<<<<

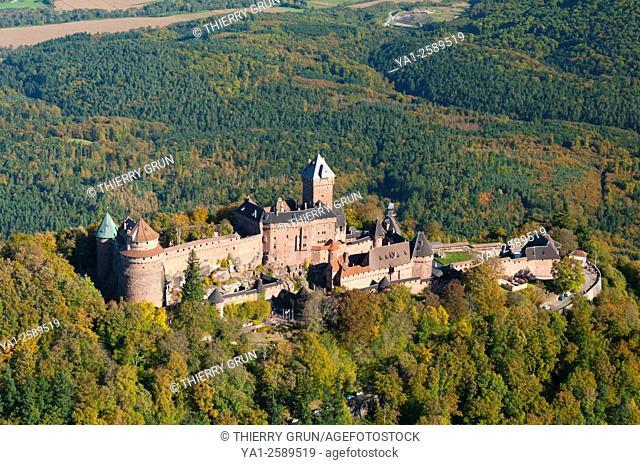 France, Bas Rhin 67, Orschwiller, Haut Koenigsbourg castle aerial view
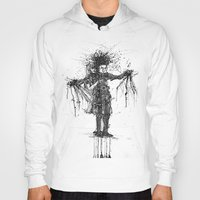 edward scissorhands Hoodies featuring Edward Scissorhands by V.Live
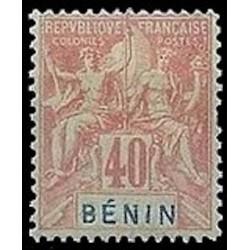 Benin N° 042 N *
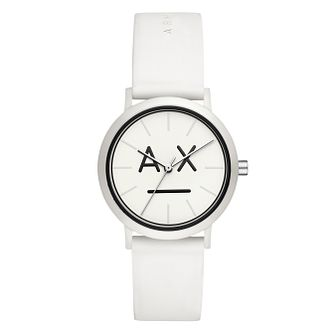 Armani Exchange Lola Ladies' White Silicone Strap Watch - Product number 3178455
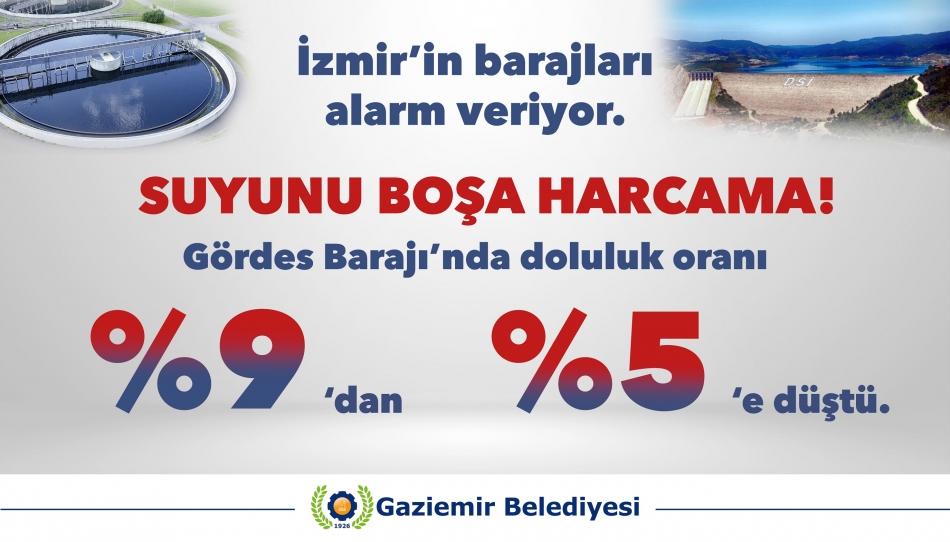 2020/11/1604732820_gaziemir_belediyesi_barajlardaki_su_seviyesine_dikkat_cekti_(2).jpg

>>>>

— What you should do —
Please return each line of the listing exactly as written, excluding the images.

— Output below —
 France, Bas Rhin 67, Orschwiller, Haut Koenigsbourg castle aerial view
 edward scissorhands Hoodies featuring Edward Scissorhands by V.Live
 Benin N° 042 N *
 Armani Exchange Lola Ladies' White Silicone Strap Watch - Product number 3178455
 2020/11/1604732820_gaziemir_belediyesi_barajlardaki_su_seviyesine_dikkat_cekti_(2).jpg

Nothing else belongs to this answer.